* [Record extracts]:

********************

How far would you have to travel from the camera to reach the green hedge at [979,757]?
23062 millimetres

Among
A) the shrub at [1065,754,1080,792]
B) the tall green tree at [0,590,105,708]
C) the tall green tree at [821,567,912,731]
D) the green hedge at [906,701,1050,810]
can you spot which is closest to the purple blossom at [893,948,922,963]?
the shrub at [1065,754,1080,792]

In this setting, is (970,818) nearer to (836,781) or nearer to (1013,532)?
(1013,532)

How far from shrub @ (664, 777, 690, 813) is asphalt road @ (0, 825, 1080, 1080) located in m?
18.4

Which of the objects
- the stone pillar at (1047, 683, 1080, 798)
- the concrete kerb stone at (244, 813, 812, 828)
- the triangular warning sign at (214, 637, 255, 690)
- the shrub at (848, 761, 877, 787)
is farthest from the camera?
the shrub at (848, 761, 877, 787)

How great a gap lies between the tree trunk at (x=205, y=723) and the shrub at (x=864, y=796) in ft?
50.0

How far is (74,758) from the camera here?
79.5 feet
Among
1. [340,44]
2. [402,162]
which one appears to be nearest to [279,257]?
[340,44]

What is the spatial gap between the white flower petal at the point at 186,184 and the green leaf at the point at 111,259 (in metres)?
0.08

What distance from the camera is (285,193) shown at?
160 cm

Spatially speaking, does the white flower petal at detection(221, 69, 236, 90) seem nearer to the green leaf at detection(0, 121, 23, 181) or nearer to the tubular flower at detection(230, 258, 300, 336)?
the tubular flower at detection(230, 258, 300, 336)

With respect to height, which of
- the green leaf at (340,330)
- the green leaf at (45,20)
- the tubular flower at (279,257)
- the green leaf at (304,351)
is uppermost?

********************

* [Required work]: Reproduce all of the lines above verbatim, keeping every coordinate, unit, list marker, and blank line in its original position.

* [Solution for this problem]:
How far would you have to travel from the camera to reach the green hedge at [979,757]?
23062 millimetres

Among
A) the shrub at [1065,754,1080,792]
B) the tall green tree at [0,590,105,708]
C) the tall green tree at [821,567,912,731]
D) the green hedge at [906,701,1050,810]
can you spot which is closest to the purple blossom at [893,948,922,963]?
the shrub at [1065,754,1080,792]

In this setting, is (970,818) nearer to (836,781) or nearer to (1013,532)?
(1013,532)

How far from shrub @ (664, 777, 690, 813) is asphalt road @ (0, 825, 1080, 1080) located in m?
18.4

Which of the objects
- the stone pillar at (1047, 683, 1080, 798)
- the concrete kerb stone at (244, 813, 812, 828)
- the triangular warning sign at (214, 637, 255, 690)
- the shrub at (848, 761, 877, 787)
is farthest from the camera?
the shrub at (848, 761, 877, 787)

How great a gap lies between the tree trunk at (x=205, y=723) and the shrub at (x=864, y=796) in ft?
50.0

How far is (74,758) from the camera here?
79.5 feet
Among
1. [340,44]
2. [402,162]
which one appears to be nearest to [279,257]?
[340,44]

What is the spatial gap between the white flower petal at the point at 186,184 and the green leaf at the point at 111,259 (in metres)?
0.08

What distance from the camera is (285,193) shown at?
160 cm

Spatially speaking, does the white flower petal at detection(221, 69, 236, 90) seem nearer to the green leaf at detection(0, 121, 23, 181) or nearer to the tubular flower at detection(230, 258, 300, 336)?
the tubular flower at detection(230, 258, 300, 336)

With respect to height, which of
- the green leaf at (340,330)
- the green leaf at (45,20)
- the tubular flower at (279,257)
- the green leaf at (304,351)
is uppermost?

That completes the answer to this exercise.